Copy the data exactly as it appears, and do not include any pictures.

_SUPPLIED MATERIAL_.
########################################

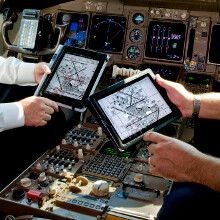 "A ""few dozen"" American Airlines flights get grounded as pilots' iPads go dark"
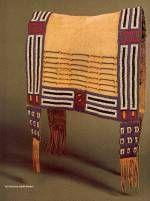 """Couverture de selle cheyenne, vers 1840, biblio 2 p 46. Peau de bison, perles de verre, tissu ; un cavalier des plaines qui monte à cru épouse sa monture avec une simple couverture de peau attachée par une lanière de cuir. La décoration de cette couverture, qui démontre qu'elle était utilisée pour des parades ou d'autres cérémonies, est un modèle de perlage des années 1840, ou la popularité des """" ponies """" encourageait la variété des motifs. Dès leur introduction, la demande de perles de ..."""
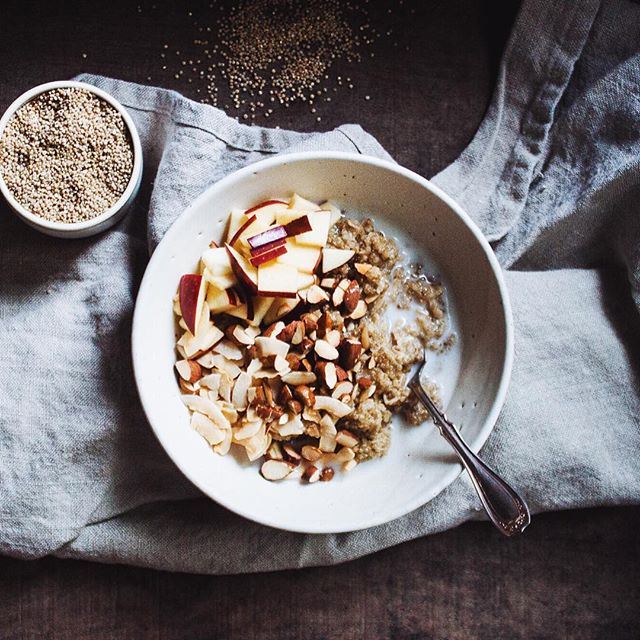 Golden Quinoa Breakfast Bowl | Warm, nutty quinoa cooked in coconut milk is the perfect winter…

########################################

_EXPECTED ANSWER_.
 "A ""few dozen"" American Airlines flights get grounded as pilots' iPads go dark"
 """Couverture de selle cheyenne, vers 1840, biblio 2 p 46. Peau de bison, perles de verre, tissu ; un cavalier des plaines qui monte à cru épouse sa monture avec une simple couverture de peau attachée par une lanière de cuir. La décoration de cette couverture, qui démontre qu'elle était utilisée pour des parades ou d'autres cérémonies, est un modèle de perlage des années 1840, ou la popularité des """" ponies """" encourageait la variété des motifs. Dès leur introduction, la demande de perles de ..."""
 Golden Quinoa Breakfast Bowl | Warm, nutty quinoa cooked in coconut milk is the perfect winter…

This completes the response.